PMS is a very common condition with approximately 90% of women claiming to experience some sort of symptom(s) related to it.
PMS generally presents with symptoms such as:
– Mood swings
– Tender breasts
– Fluid retention
For the majority of women, symptoms are generally mild to moderate. Around 30% of women report moderate to severe symptoms and a small percentage report extreme symptoms which may be classified as Premenstrual Dysphoric Syndrome (PMDD).
What causes PMS?
The official cause of PMS is unknown, however, there appear to be links between PMS and changes in sex hormone activities as well as serotonin levels. It is a known thing that estrogen and progesterone play a significant role in multiple aspects of neurological function especially in parts of the brain responsible for PMS symptoms. Serotonin levels can also play a role in the development of many of these symptoms which is why many doctors prescribe anti-depressants to patients with this condition.
Certain people may be more prone to experiencing PMS depending on certain risk factors such as:
– History of anxiety, depression, bipolar disorder, or schizophrenia
– Family history of PMS
– Family history of depression
– History of physical or emotional trauma
– Substance abuse
PMS treatment often involves anti-depressants (SSRIs), however, it is important to keep in mind that these drugs often have serious and unwanted side-effects such as personality changes, sexual dysfunction, insomnia, diarrhea, and other gastrointestinal complaints.

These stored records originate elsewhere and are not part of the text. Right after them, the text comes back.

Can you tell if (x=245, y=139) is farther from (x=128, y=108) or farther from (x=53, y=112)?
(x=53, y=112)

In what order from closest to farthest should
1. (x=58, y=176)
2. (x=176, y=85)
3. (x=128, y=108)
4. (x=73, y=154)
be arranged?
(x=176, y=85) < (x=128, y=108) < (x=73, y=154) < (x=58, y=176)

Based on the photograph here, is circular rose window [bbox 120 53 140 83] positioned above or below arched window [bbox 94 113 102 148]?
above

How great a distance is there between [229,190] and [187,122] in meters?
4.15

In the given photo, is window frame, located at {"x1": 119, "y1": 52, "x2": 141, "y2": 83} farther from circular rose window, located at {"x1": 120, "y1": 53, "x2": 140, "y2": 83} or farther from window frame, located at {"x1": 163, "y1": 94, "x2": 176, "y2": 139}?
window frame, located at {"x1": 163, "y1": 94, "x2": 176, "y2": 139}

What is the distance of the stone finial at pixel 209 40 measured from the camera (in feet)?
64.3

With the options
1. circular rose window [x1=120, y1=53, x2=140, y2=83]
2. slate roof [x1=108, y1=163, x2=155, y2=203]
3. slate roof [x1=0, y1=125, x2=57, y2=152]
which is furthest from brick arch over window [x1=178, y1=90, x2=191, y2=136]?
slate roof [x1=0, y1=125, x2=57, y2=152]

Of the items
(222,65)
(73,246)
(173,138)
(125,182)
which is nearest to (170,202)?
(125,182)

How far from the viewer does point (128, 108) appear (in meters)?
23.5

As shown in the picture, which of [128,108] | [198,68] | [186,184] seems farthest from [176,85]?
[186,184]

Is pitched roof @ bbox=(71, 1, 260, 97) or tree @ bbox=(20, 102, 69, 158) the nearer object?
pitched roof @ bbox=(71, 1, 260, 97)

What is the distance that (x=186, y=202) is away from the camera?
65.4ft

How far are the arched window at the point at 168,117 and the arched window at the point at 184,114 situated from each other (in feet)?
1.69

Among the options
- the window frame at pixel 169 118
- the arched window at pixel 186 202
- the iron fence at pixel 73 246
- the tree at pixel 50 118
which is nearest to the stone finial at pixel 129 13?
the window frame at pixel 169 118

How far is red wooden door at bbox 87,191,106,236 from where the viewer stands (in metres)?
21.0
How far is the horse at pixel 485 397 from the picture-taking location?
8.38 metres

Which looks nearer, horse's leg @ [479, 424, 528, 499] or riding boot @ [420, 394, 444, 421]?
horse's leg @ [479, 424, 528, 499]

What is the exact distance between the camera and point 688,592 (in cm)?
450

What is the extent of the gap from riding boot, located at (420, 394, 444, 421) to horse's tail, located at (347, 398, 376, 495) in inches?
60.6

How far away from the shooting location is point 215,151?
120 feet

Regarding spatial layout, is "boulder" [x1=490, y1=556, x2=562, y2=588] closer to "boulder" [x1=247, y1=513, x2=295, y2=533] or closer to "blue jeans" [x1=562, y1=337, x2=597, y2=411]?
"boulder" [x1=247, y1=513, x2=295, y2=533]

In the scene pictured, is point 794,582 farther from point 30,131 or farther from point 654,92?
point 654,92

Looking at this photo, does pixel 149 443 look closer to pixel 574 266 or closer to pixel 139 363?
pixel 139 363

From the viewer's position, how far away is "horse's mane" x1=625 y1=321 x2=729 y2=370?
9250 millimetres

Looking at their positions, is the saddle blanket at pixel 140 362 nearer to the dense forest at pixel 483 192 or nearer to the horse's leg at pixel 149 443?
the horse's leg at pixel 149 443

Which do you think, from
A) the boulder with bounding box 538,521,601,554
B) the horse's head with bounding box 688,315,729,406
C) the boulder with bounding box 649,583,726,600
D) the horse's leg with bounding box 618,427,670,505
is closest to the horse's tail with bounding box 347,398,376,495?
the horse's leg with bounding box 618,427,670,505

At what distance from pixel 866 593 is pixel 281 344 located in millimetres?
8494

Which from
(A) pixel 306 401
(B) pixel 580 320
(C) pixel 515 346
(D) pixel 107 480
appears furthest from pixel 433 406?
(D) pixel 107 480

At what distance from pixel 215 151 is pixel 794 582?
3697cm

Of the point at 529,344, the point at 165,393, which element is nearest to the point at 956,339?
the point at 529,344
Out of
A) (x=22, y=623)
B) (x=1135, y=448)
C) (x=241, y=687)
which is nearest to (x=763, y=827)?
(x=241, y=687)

The better option is to use clinically-proven natural alternatives that tend to have little or no side-effects while offering the same benefits. One of the most popular alternatives to anti-depressants is St. John’s Wort – This is due to the fact that this herb has been used extensively in clinical research.
The following have been proven effective for treating PMS in clinical trials:
I strongly recommend using these remedies under the supervision of a holistic/Ayurvedic doctor and to make sure that you do not ever take these along with pharmaceutical drugs (unless advised by your doctor).
Long term PMS relief comes from both remedies such as those mentioned above as well as diet. Nutrition has to be determined based on specific symptoms being experienced and potential mechanisms behind them. However, some general interventions can be used to keep hormones in balance (in otherwise healthy individuals).
Fats & Cruciferous Vegetables
In my experience, the key to balancing one’s hormone lies in a good balance of healthy fats/cholesterol and cruciferous vegetables. Fats and cholesterol provide the building blocks for hormones while cruciferous vegetables help keep the estrogen under control. The key constituent in cruciferous vegetables is known as indole-3-carbinol (ID3). This substance converts to an enzyme known as Diindolylmethane (DIM) which works with the liver to remove excess estrogen. This should be avoided in patients with high levels of testosterone and low levels of estrogen – again, consult a doctor to get the specific dietary guidelines required for your specific condition.
B-Vitamins & Amino Acids
For maintaining and improving serotonin levels, it is crucial to get a good amount of B-vitamins and amino acids in your diet. Both of these can be found in animal products such as eggs and meat. The key nutrient for serotonin is an amino acid known as “Tryptophan”. In some cases, a practitioner may recommend you supplement this nutrient, however, I strongly advise against combining Tryptophan with herbs like St. John’s Wort (unless advised by your doctor) as too much serotonin can result in adverse symptoms.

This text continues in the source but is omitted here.